**Aim of the task**
Every line below is to be set down again exactly; any image stays out.

**Data section**
[Start of section]

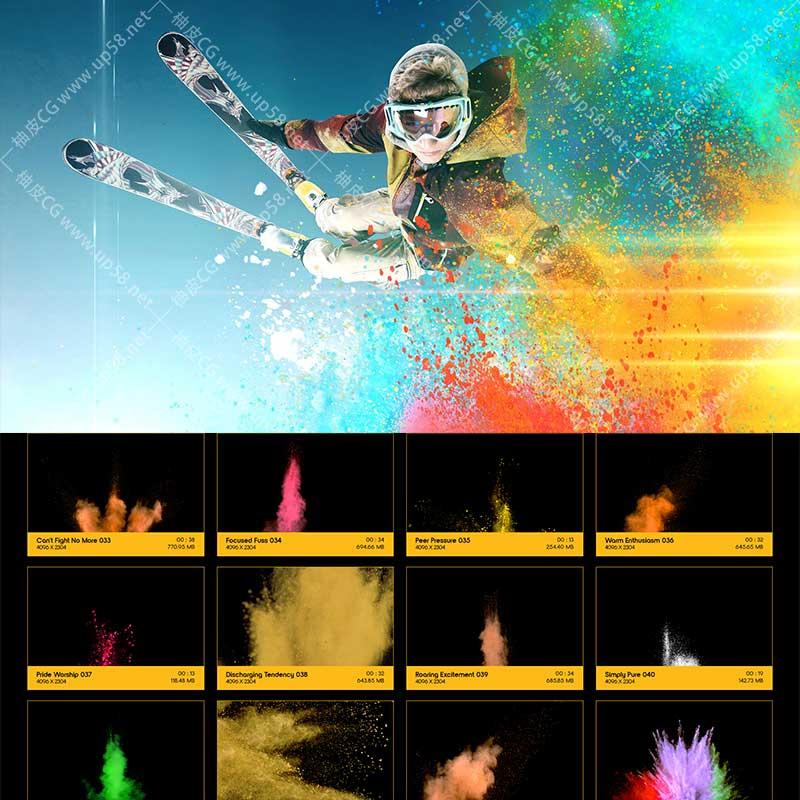 129组多彩慢动作粉末颗粒撞击喷发 4K高清特效叠加合成视频素材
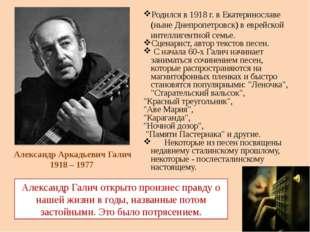 Родился в 1918 г. в Екатеринославе (ныне Днепропетровск) в еврейской интеллиг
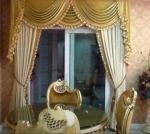 ผ้าม่านราคาถูก - Udom Curtains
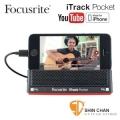 攝影機麥克風 ► Focusrite iTrack Pocket 口袋型 收音麥克風/ 錄音介面 /錄音卡 iPhone 專用【適用於 iphone5/iPhone6】立體聲麥克風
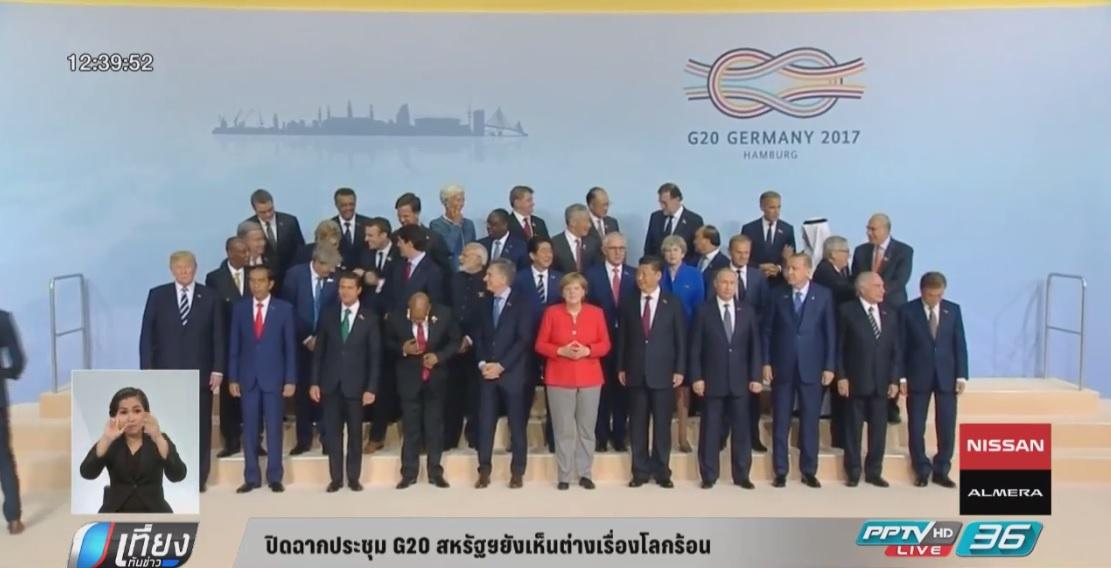 ปิดฉากประชุมสุดยอดผู้นำ สหรัฐฯ ยังเห็นต่างเรื่องโลกร้อน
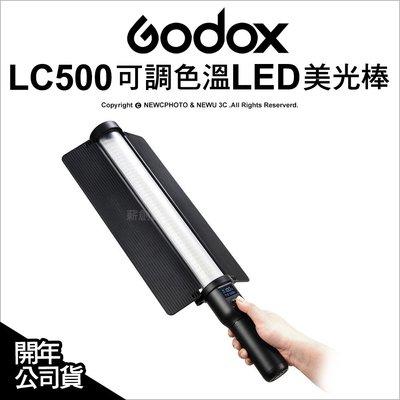 【薪創光華】Godox 神牛 LC500 可調色溫LED美光棒 攝影燈 補光燈 直播 自拍 便攜 公司貨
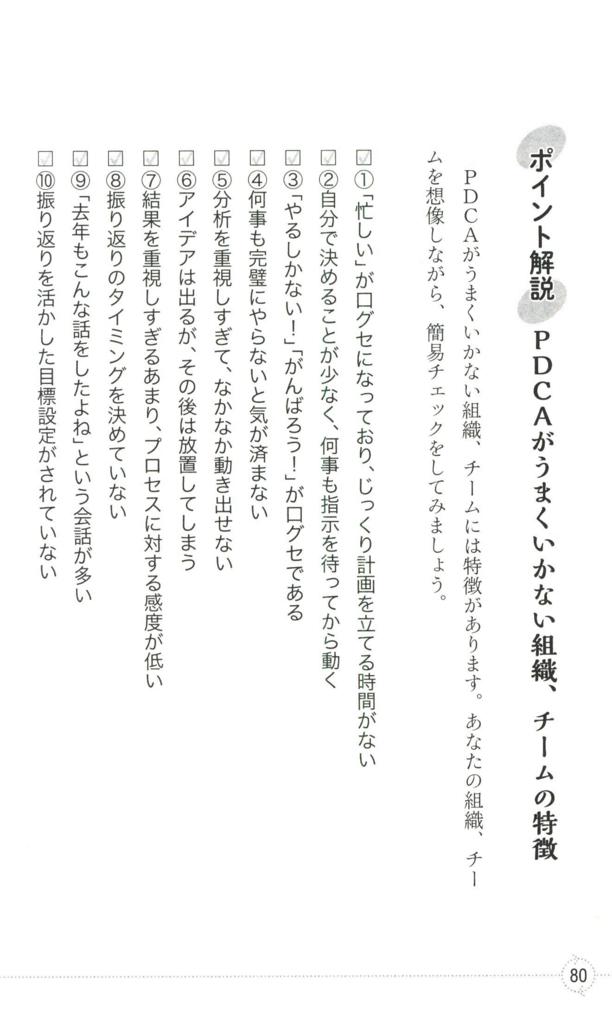 f:id:hamamuratakuo:20160711223625j:plain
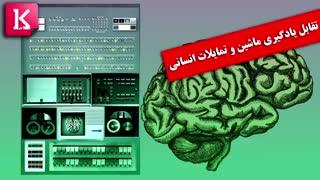 تقابل یادگیری ماشین و تمایلات انسانی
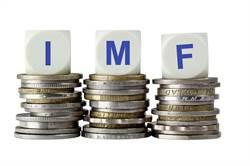 IMF估大陸今年GDP成長1.2% 明年成長9.2%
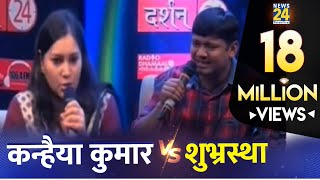 Download #RashtraKiBaat: राष्ट्रवाद पर बड़ी बहस Kanhaiya Kumar Vs Shubhrastha Video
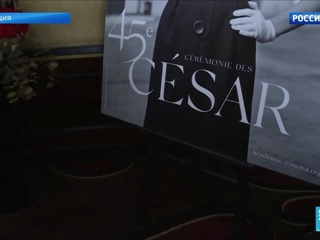 Дирекция кинопремии «Сезар» в полном составе ушла в отставку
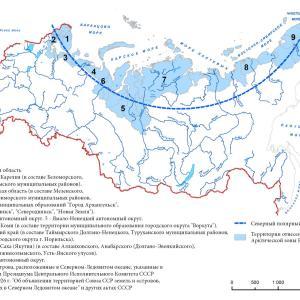 ロシアの「北極域」の範囲が拡大へ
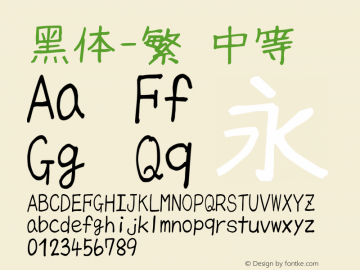 黑体-繁 中等 10.0d4e2 Font Sample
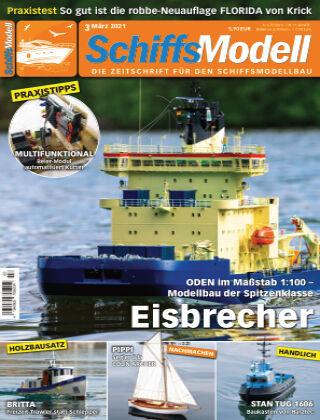 SchiffsModell 03/2021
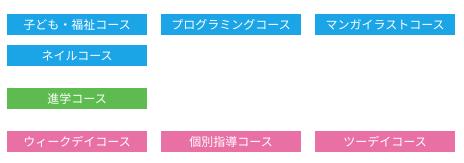 名古屋キャンパスで対応しているコースは以下のコースが開講しています。
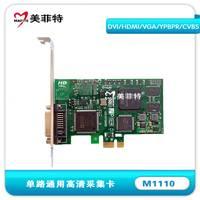 美菲特M1110单路万能高清采集卡(DVI/HDMI/VGA/YPBPR/CVBS)ps4游戏斗鱼录直播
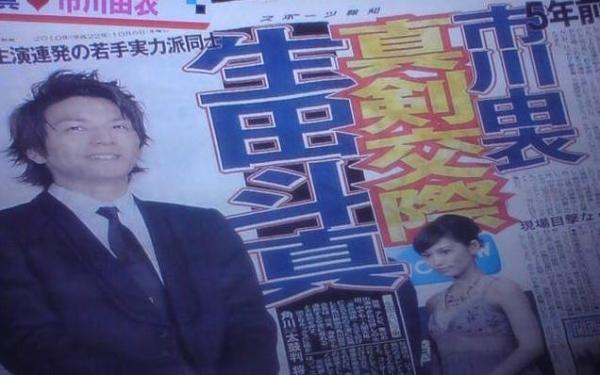 生田斗真と市川由衣の熱愛報道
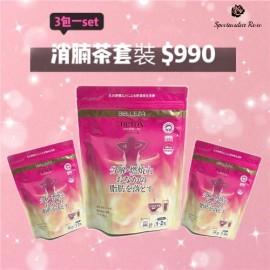 A27 Belleza 日本強效減腩茶排毒茶 (20小包) (一套3包)  ***升級優惠***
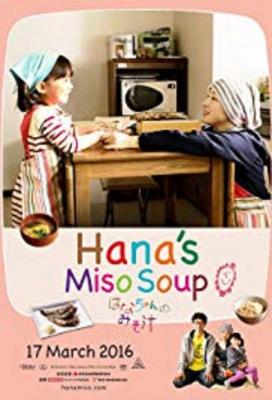 Hana's Miso Soup มิโซซุปของฮานะจัง (2015)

[End of section]

**Output for this exercise**
 129组多彩慢动作粉末颗粒撞击喷发 4K高清特效叠加合成视频素材
 Родился в 1918 г. в Екатеринославе (ныне Днепропетровск) в еврейской интеллиг
 ผ้าม่านราคาถูก - Udom Curtains
 攝影機麥克風 ► Focusrite iTrack Pocket 口袋型 收音麥克風/ 錄音介面 /錄音卡 iPhone 專用【適用於 iphone5/iPhone6】立體聲麥克風
 ปิดฉากประชุมสุดยอดผู้นำ สหรัฐฯ ยังเห็นต่างเรื่องโลกร้อน
 【薪創光華】Godox 神牛 LC500 可調色溫LED美光棒 攝影燈 補光燈 直播 自拍 便攜 公司貨
 f:id:hamamuratakuo:20160711223625j:plain
 تقابل یادگیری ماشین و تمایلات انسانی
 IMF估大陸今年GDP成長1.2% 明年成長9.2%
 Download #RashtraKiBaat: राष्ट्रवाद पर बड़ी बहस Kanhaiya Kumar Vs Shubhrastha Video
 Дирекция кинопремии «Сезар» в полном составе ушла в отставку
 ロシアの「北極域」の範囲が拡大へ
 黑体-繁 中等 10.0d4e2 Font Sample
 SchiffsModell 03/2021
 名古屋キャンパスで対応しているコースは以下のコースが開講しています。
 美菲特M1110单路万能高清采集卡(DVI/HDMI/VGA/YPBPR/CVBS)ps4游戏斗鱼录直播
 生田斗真と市川由衣の熱愛報道
 A27 Belleza 日本強效減腩茶排毒茶 (20小包) (一套3包)  ***升級優惠***
 Hana's Miso Soup มิโซซุปของฮานะจัง (2015)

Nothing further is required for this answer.